**Task requirements**
Could you transcribe the entries below exactly, starting at the line that contains "Assemblée Générale du" and stopping at the last line, without any pictures?

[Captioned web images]
Start of Block
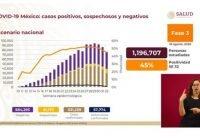 México alcanza las 57 mil 774 muertes por Covid-19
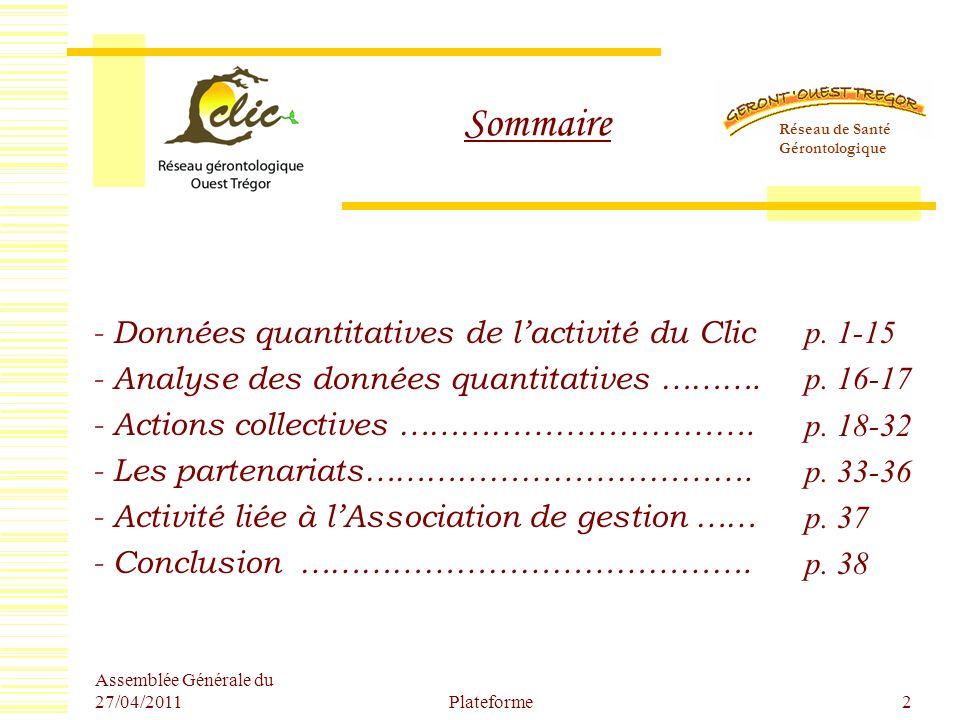 Assemblée Générale du 27/04/2011 Plateforme2 Sommaire - Données quantitatives de lactivité du Clic - Analyse des données quantitatives ………. - Actions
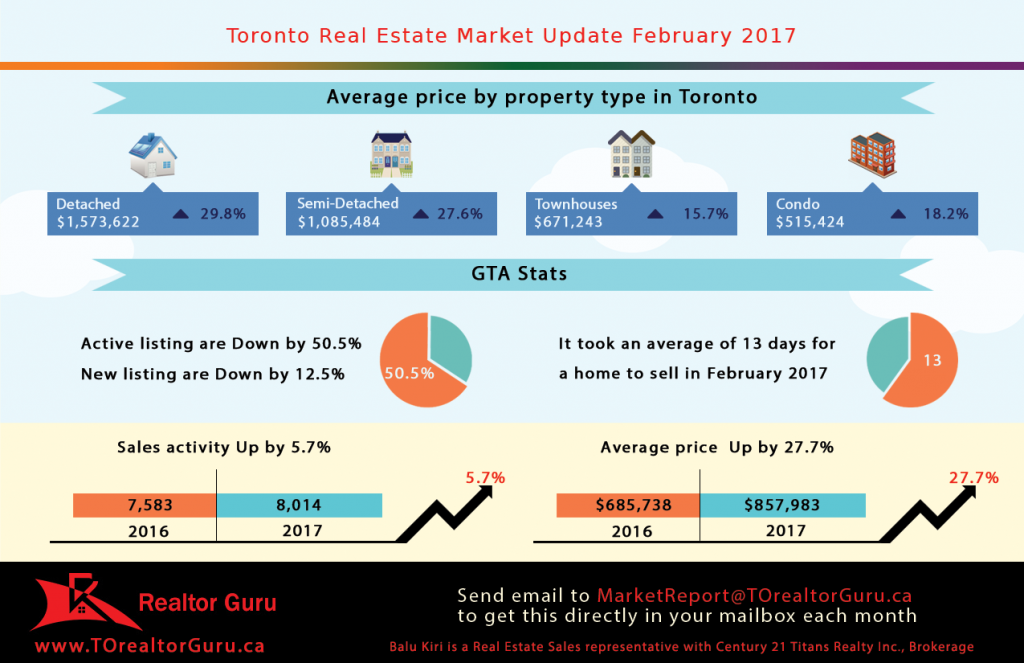 Toronto Marekt Report for February 2017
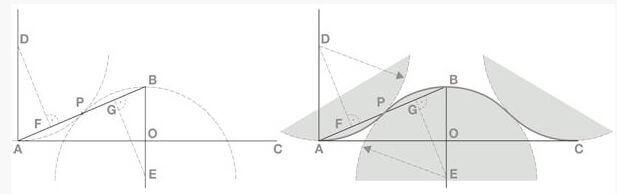 Ważne jest także prawidłowe wykonanie konstrukcji łuku ściany szczytowej (rys 2).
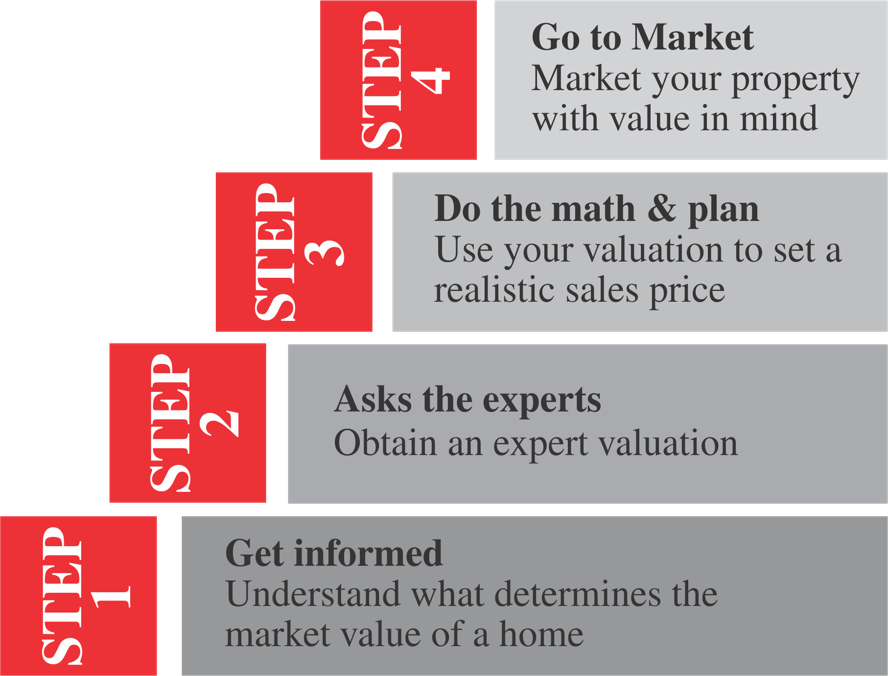 South Africa - 4 steps to getting your home value.png
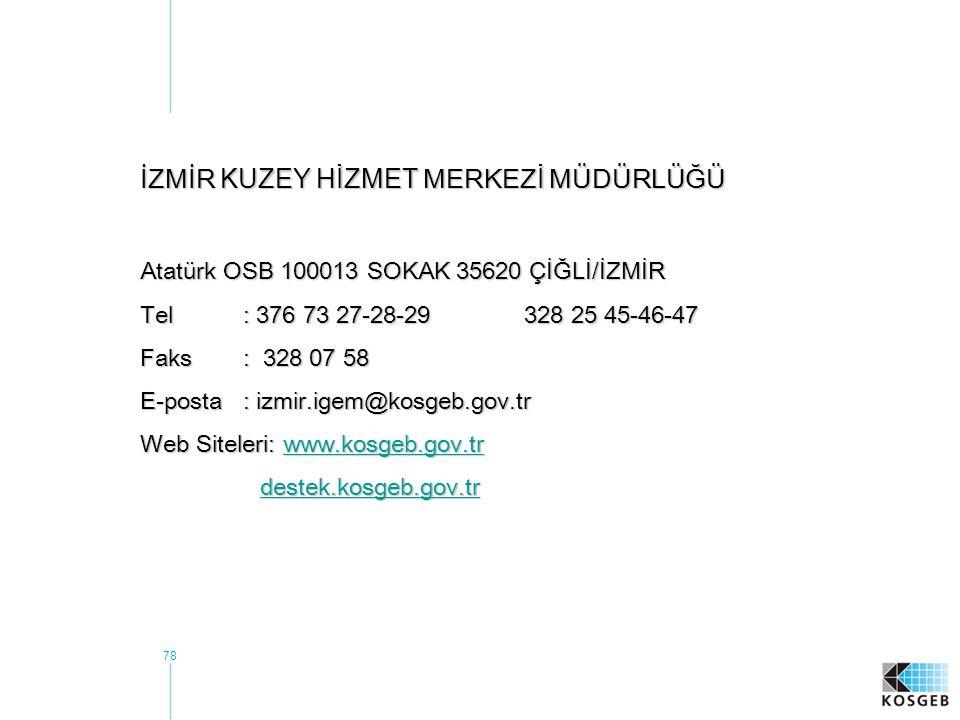 78 İZMİR KUZEY HİZMET MERKEZİ MÜDÜRLÜĞÜ Atatürk OSB 100013 SOKAK 35620 ÇİĞLİ/İZMİR Tel : 376 73 27-28-29328 25 45-46-47 Faks : 328 07 58 E-posta : izmir.igem@kosgeb.gov.tr Web Siteleri: www.kosgeb.gov.tr www.kosgeb.gov.tr destek.kosgeb.gov.tr destek.kosgeb.gov.trdestek.kosgeb.gov.tr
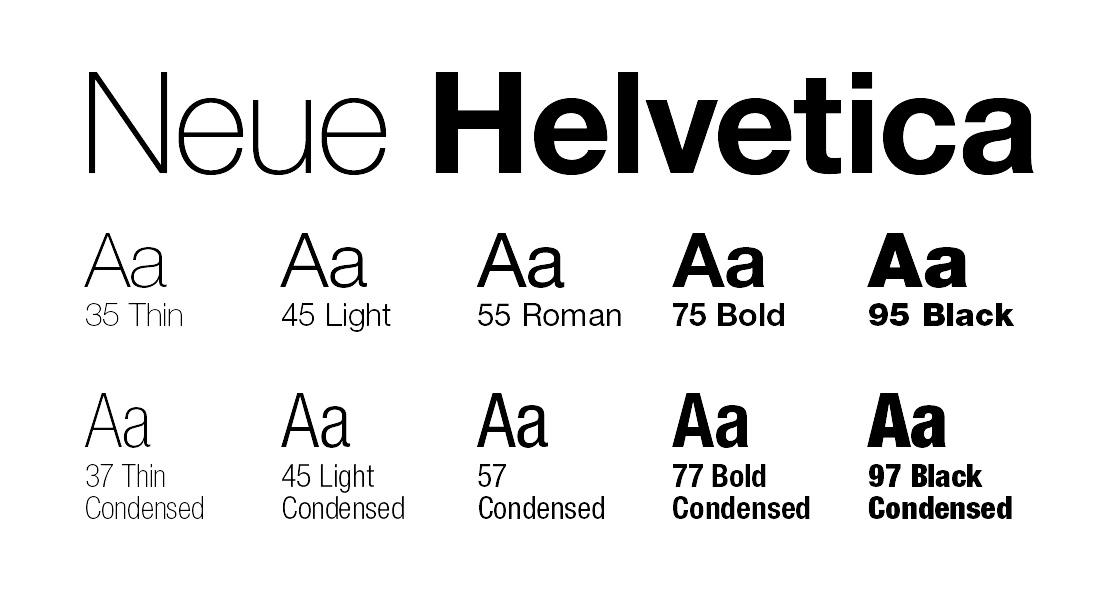 Combinație de fonturi. Folosind o familie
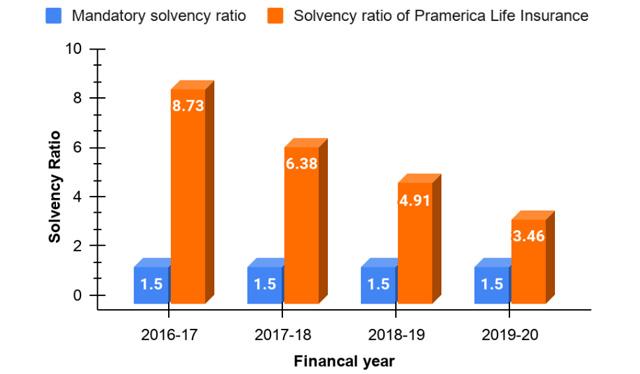 solvency ratio of Pramerica Life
End of Block
**Reply**
 Assemblée Générale du 27/04/2011 Plateforme2 Sommaire - Données quantitatives de lactivité du Clic - Analyse des données quantitatives ………. - Actions
 Toronto Marekt Report for February 2017
 Ważne jest także prawidłowe wykonanie konstrukcji łuku ściany szczytowej (rys 2).
 South Africa - 4 steps to getting your home value.png
 78 İZMİR KUZEY HİZMET MERKEZİ MÜDÜRLÜĞÜ Atatürk OSB 100013 SOKAK 35620 ÇİĞLİ/İZMİR Tel : 376 73 27-28-29328 25 45-46-47 Faks : 328 07 58 E-posta : izmir.igem@kosgeb.gov.tr Web Siteleri: www.kosgeb.gov.tr www.kosgeb.gov.tr destek.kosgeb.gov.tr destek.kosgeb.gov.trdestek.kosgeb.gov.tr
 Combinație de fonturi. Folosind o familie
 solvency ratio of Pramerica Life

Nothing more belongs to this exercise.